Historias VOLVER
Vaya a saber cómo será ahora -que tanto han cambiado los tiempos-, pero antes si no sabías bailar estabas en un problema no grave, no irreversible, pero digamos que en el abordaje hacia las mujeres -y bailar era esencialmente eso-, ya empezabas mal.
Mucho peor se ponía la cuestión si no te gustaba bailar. Eso sí que ya socialmente alcanzaba las cimas ominosas del pecado de no encajar. Bailar, la más democrática de las ceremonias, era algo que supuestamente estaba al alcance de todo el mundo y debía gustarle a todo el mundo.
Puede que sí, puede que no, pero nadie, por más amargo que haya sido, podía negar dos cosas.
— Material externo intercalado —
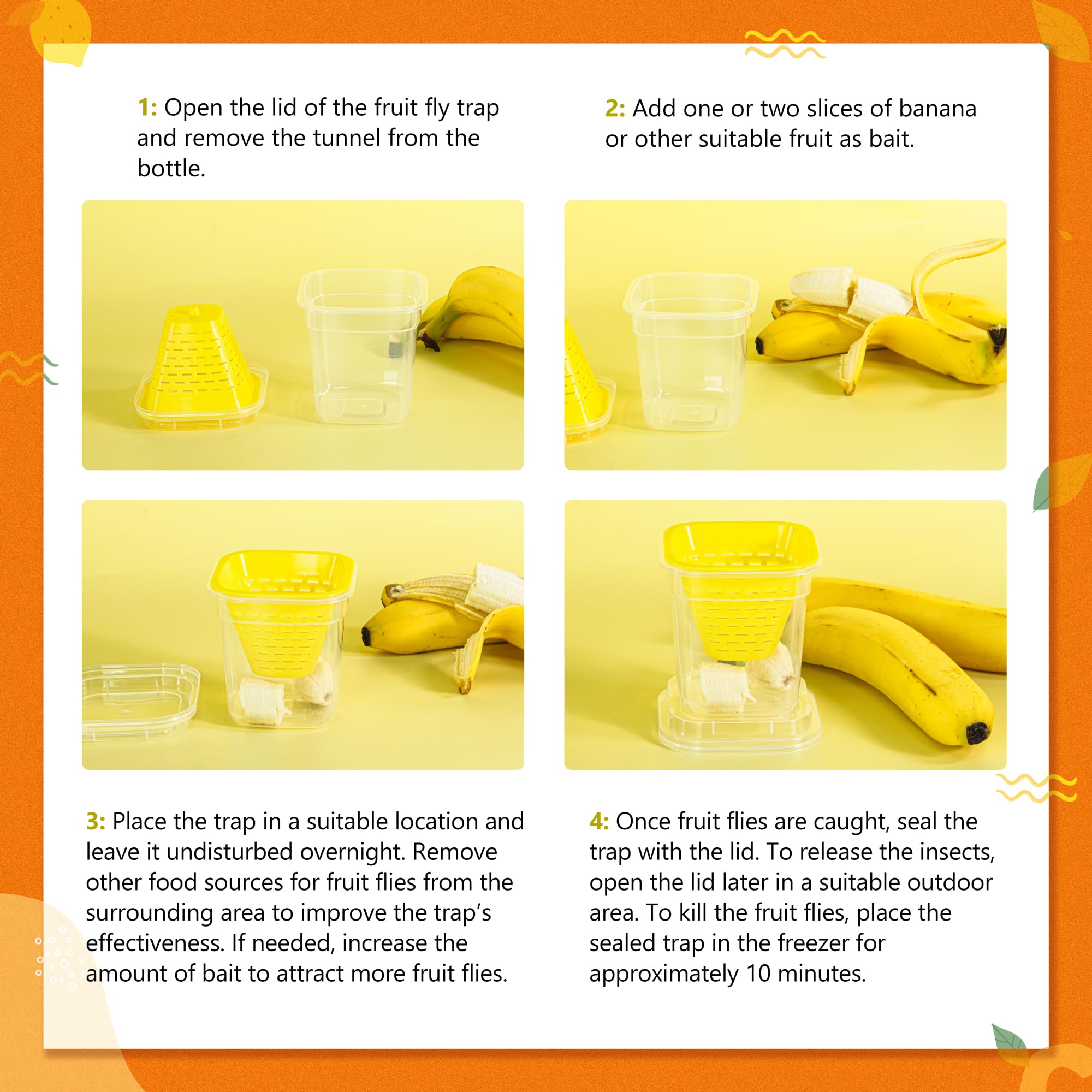 1: Open the lid of the fruit fly trap and remove the tunnel from the bottle.

2: Add one or two slices of banana or other suitable fruit as bait.

3: Place the trap in a suitable location and leave it undisturbed overnight. Remove other food sources for fruit flies from the surrounding area to improve the trap's effectiveness. If needed, increase the amount of bait to attract more fruit flies.

4: Once fruit flies are caught, seal the trap with the lid. To release the insects, open the lid later in a suitable outdoor area. To kill the fruit flies, place the sealed trap in the freezer for approximately 10 minutes.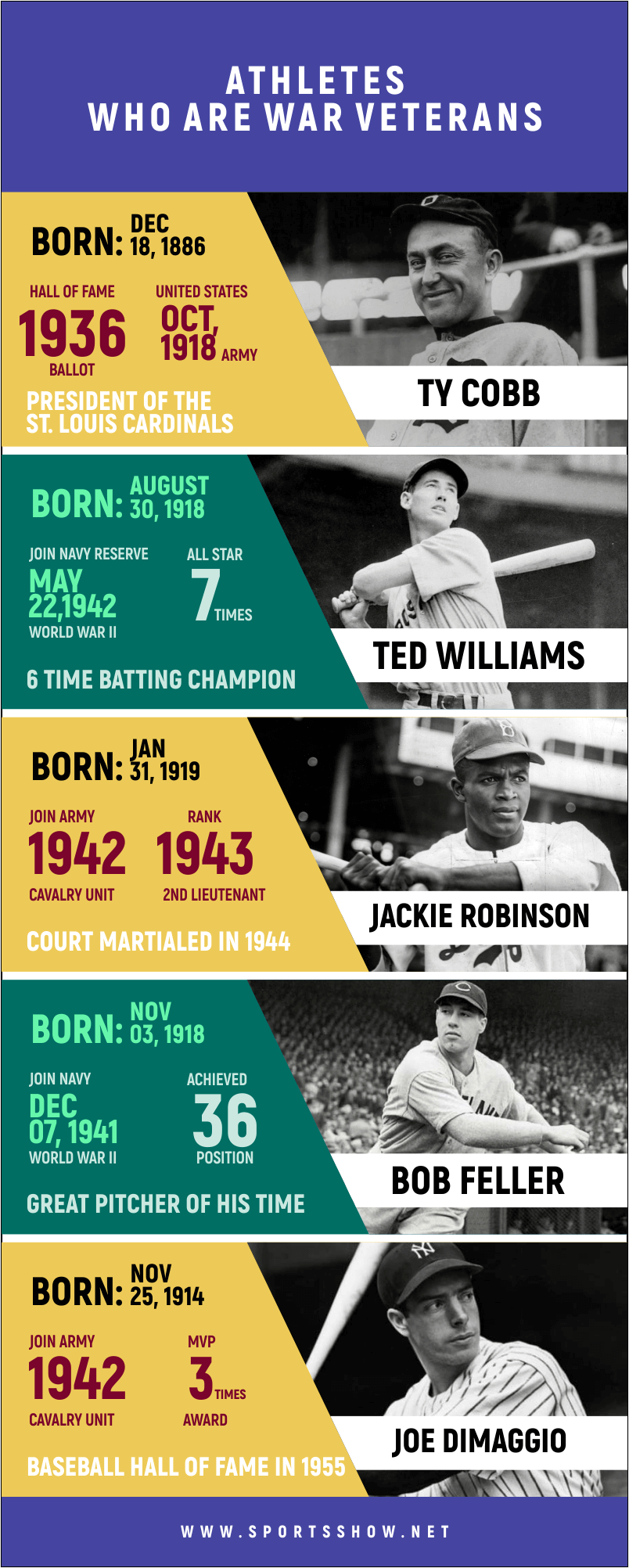 ATHLETES
WHO ARE WAR VETERANS

BORN: DEC 18, 1886

HALL OF FAME
1936
BALLOT

UNITED STATES
OCT, 1918 ARMY

PRESIDENT OF THE ST. LOUIS CARDINALS

TY COBB

BORN: AUGUST 30, 1918

JOIN NAVY RESERVE
MAY 22,1942
WORLD WAR II

ALL STAR
7 TIMES

6 TIME BATTING CHAMPION

TED WILLIAMS

BORN: JAN 31, 1919

JOIN ARMY
1942
CAVALRY UNIT

RANK
1943
2ND LIEUTENANT

COURT MARTIALED IN 1944

JACKIE ROBINSON

BORN: NOV 03, 1918

JOIN NAVY
DEC 07, 1941
WORLD WAR II

ACHIEVED
36
POSITION

GREAT PITCHER OF HIS TIME

BOB FELLER

BORN: NOV 25, 1914

JOIN ARMY
1942
CAVALRY UNIT

MVP
3 TIMES
AWARD

BASEBALL HALL OF FAME IN 1955

JOE DIMAGGIO

WWW.SPORTSSHOW.NET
Una, la función terapéutica, por decirlo así, del baile; la otra, la perfecta excusa para cruzar el Rubicón e ir hacia la mujer deseada. Para que el baile tenga un sentido y, así lo expresa el tango, bailar sigue siendo una cosa de a dos (por algo el lugar común de que no hay baile que valga si uno de los dos no quiere).
Nadie, que recuerde, sabía bailar muy bien por entonces, digamos hace cuarenta años. Había un par de pasitos de moda y cada uno se las arreglaba como podía. El tema era llegar a la pista. Antes, en el frenético rechazo, en el rebote humillante, se revelaba sin anestesia la cara de la realidad. Sólo en el Pan y Queso, la elección de los equipos en el potrero -en el descarte sin piedad de los troncos- se notaba tan nítidamente para lo que uno no había nacido.
Bailar y planchar eran dos verbos que tranquilamente podían conjugarse juntos. El tornero Efraín González, natural de Villa Italia, ostenta el récord de 4901 cabezazos errados (en su monografía "Técnica del cabezazo en Unión. Apuntes de un rechazado", Efraín explica por qué el cabezazo que no se respondía era menos doloroso que el crudo monosílabo "no" que las damas proferían en las discotecas del interior de las cuatro avenidas). Es cierto que bailar era un ritual democrático pero no es cierto que era para todo el mundo. Quiérase o no, hay gente a la que le fue vedado ese placer.
Pero había otros que elegían no bailar sino su operación inversa: hacer bailar a los demás. No sabemos si disc-jockey se nace o se hace, pero da lo mismo. Eran los tipos que no necesitaban bailar para ser los más ganadores. Eso, al menos, dice el mito. El disc-jockey tenía la sartén por el mango y el mango también.
Tiendo a creer que bailar es una cosa que sucede en el pasado, como la lluvia de Borges. Que ese pasado quedó lejos, aunque siempre a lo largo del tiempo y por razones diferentes al ser humano el acto de bailar se le cruzará durante su existencia. La cronología sería así: empezaste bailando en los asaltos, seguiste en la discotecas, continuaste en los cumpleaños de quince, bailaste en tu fiesta de matrimonio, bailaste el vals en el cumple de quince de tu hija, y terminaste bailando en una fiesta retro, donde más retro que hay son tus pies.
Noticias de un DJ eterno: Claudio Crespi publicará su libro de memorias en ocasión de cumplirse, en marzo de 2025, los cincuenta años haciendo bailar a la gente. Jamás imaginé, cuando lo cruzaba en las fiestas del estudiante en los clubes del Tandil de los años felices, que lo iría acompañar en la escritura de ese libro. Nos hemos metido, ambos, en un lindo baile. El disc-jockey de dos generaciones, el más grande vendedor de fantasías que tiene la ciudad, ha decidido festejar a lo grande sus cinco décadas de pasión con la música. El libro empieza a buscar su título. Estamos probando. Una línea majestuosa de ese gran poeta que es Joaquín Sabina imbrica el trabajo de Claudio con la juventud de miles: la música, el baile, los sueños. El verso está en la canción "Jugar por jugar" y desliza esa metáfora tan linda y certera, eso de que bailar es soñar con los pies.